Это прозвучало каким-то ребячьим вызовом. И она тут же спохватилась:

— Дело в том, что Виктор едет в Польшу, вернее, в польскую армию. Так что банкет у генерала ему решительно ни к чему. И я тоже не смогу воспользоваться приглашением.

— Но почему же, детка?

— Потому что собираюсь выйти замуж.

— Как, уже на днях? — удивился доктор и выпростал бороду из-под салфетки. — И ты хотя бы уже знаешь, за кого?

Ирония была слишком очевидна. Но Тао уже закусила удила, и ни что не могло ее остановить:

— Знаю. Но он еще не знает.

Доктор скомкал салфетку и побагровел не то от гнева, не то от сдерживаемого смеха.

— Ну-с, не буду ссылаться на закон, который запрещает брак без согласия родителей. Я ведь никогда не злоупотреблял своими отцовскими правами. И не намерен это делать. Но учти мой возраст и опыт и позволь мне спросить: не рано ли ты собралась замуж? Тебе ведь только семнадцать лет.

— А тебе пятьдесят!

Наклонясь друг к другу через стол, отец и дочь с минуту меряли друг друга глазами, которые у них были очень похожи.

— Разве знаешь, когда придет любовь? Иногда она приходит слишком рано, иногда слишком поздно.

— Может, ты по крайней мере сообщишь, черт возьми, кто этот избранник, который еще не знает, что станет твоим мужем и моим зятем? — спросил доктор, с трудом сдерживаясь.

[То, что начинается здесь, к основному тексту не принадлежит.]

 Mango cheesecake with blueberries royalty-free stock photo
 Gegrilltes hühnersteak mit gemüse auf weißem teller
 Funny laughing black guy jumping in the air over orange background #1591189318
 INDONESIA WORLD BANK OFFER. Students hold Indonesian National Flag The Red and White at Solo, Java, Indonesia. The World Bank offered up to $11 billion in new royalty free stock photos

Тао кивком головы указала на Виктора.

— Он.

— Ах, та-ак! — удивленно протянул доктор. А Виктор сердито буркнул:

— Что за дикая фантазия!

Тао стремительно повернулась к нему.

— Ты можешь не согласиться, можешь не принять моего… моего…

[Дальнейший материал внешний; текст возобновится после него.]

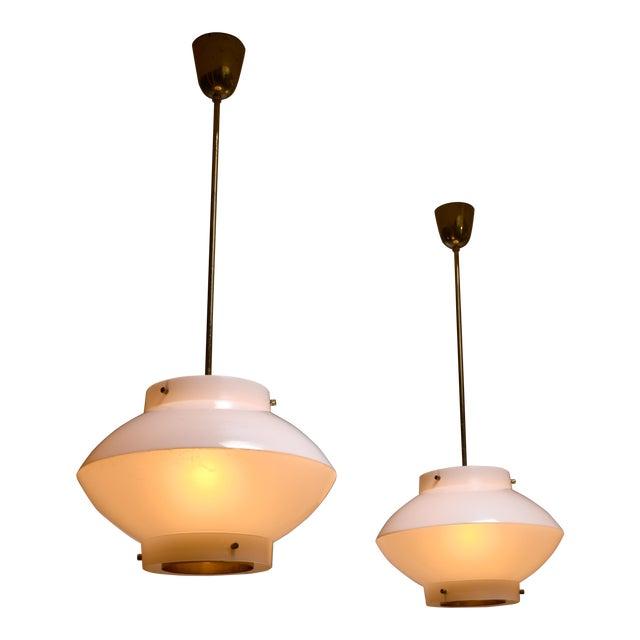 Pair of Yki Nummi White Plexiglass and Brass Pendants for Orno For Sale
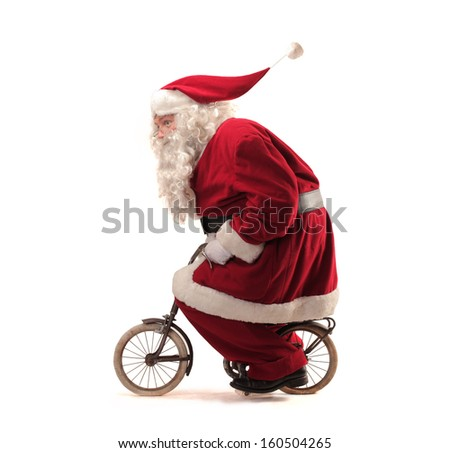 Santa Claus rides a bicycle - stock photo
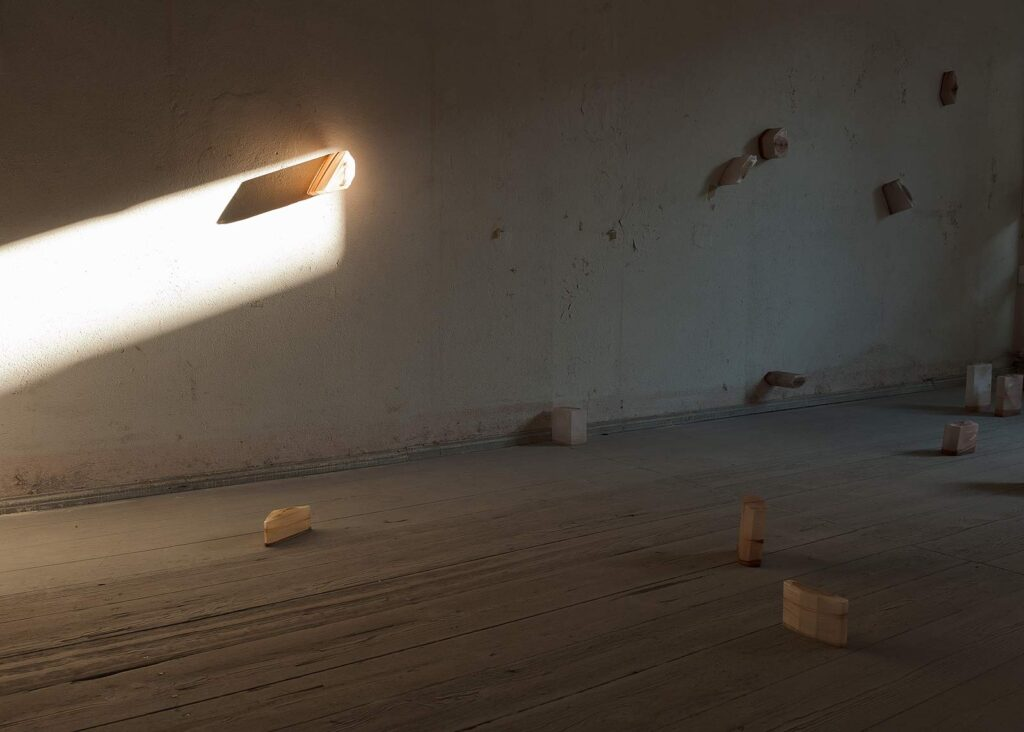 """Installationsansicht """"shaped bodies"""" mit hereinscheinender Abendsonne im ehemaligen jüdischen «Kaufhaus Adolph Totschek»"""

— Предложения, — тихо подсказал ей отец, уже немного успокоившись.

— Пусть предложение! И я ничуть не обижусь, если ты его не примешь. Но как же тебе не стыдно обращаться со мной, как с взбалмошной девчонкой! У меня есть серьезные причины бежать отсюда — ты это сам вчера признал. Я все хорошо обдумала и прошу тебя, как друга. Не могу же я выдавать себя за твою сестру — мы с тобой так же похожи, как день и ночь. Лучше я поеду с тобой как твоя жена. Настоящая или фиктивная — это мне безразлично.

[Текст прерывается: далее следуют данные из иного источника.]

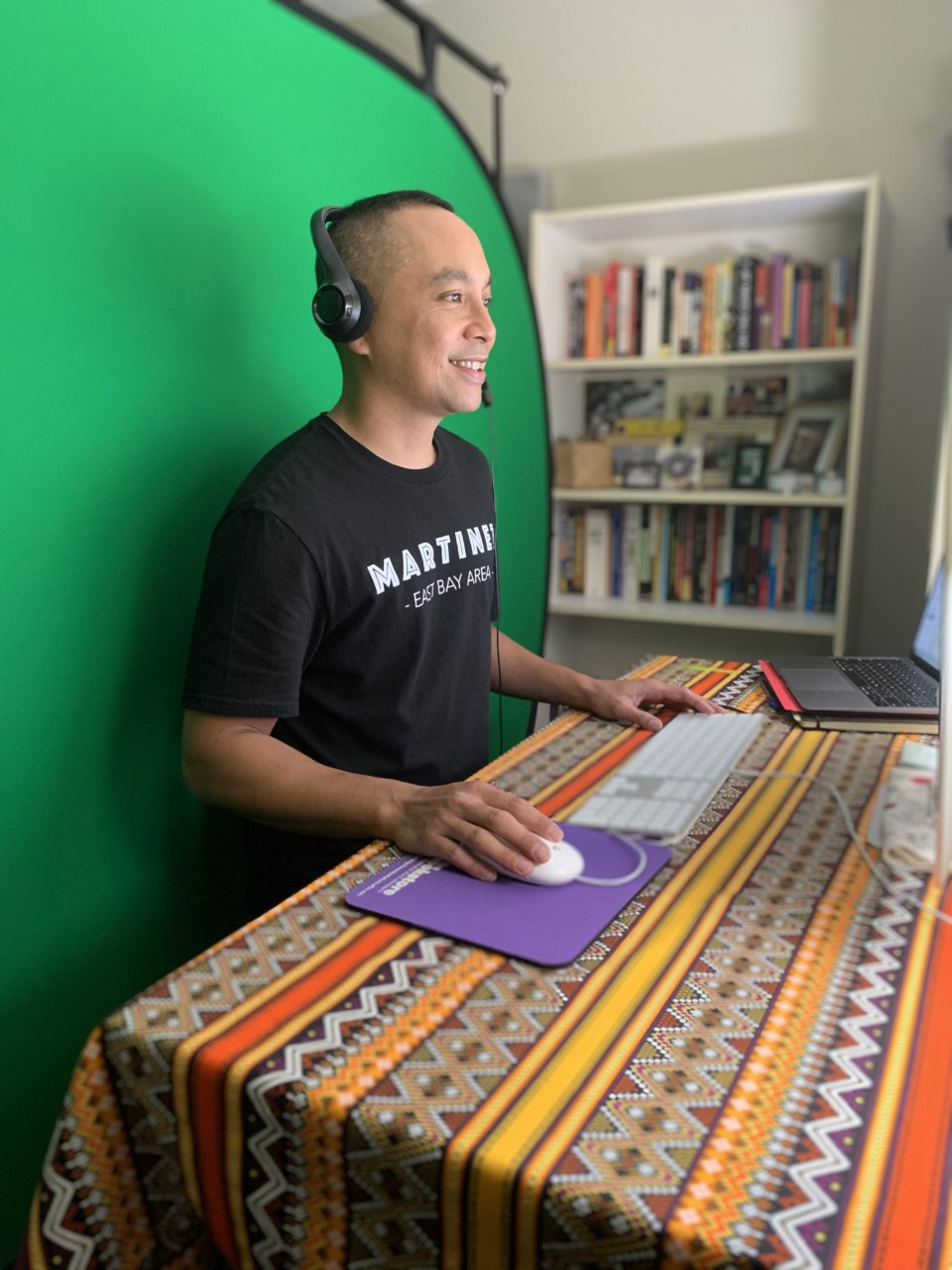 Mark Bautista stands at a desk in front of a green screen.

И, встав из-за стола, она обратилась к отцу:

— Извини, я уйду, чтобы не сказать чего-нибудь лишнего, о чем мы оба потом будем жалеть. Виктор тебе все объяснит. Но что бы ни говорили вы оба, я все равно не останусь в Харбине. Поеду на фронт — либо с Виктором, либо одна. Хотелось бы с ним, потому что он настоящий мужчина и нравится мне.

Она выбежала из комнаты. Ошеломленные Ценгло и Виктор слышали, как она взлетела по ступеням наверх и с треском захлопнула за собой дверь.

Доктор стал щупать карманы, ища папирос.

— Оставил их на письменном столе… Пойдем ко мне, потолкуем.

Они пошли в кабинет, оба смущенные неприятной сценой и пылкой откровенностью Тао.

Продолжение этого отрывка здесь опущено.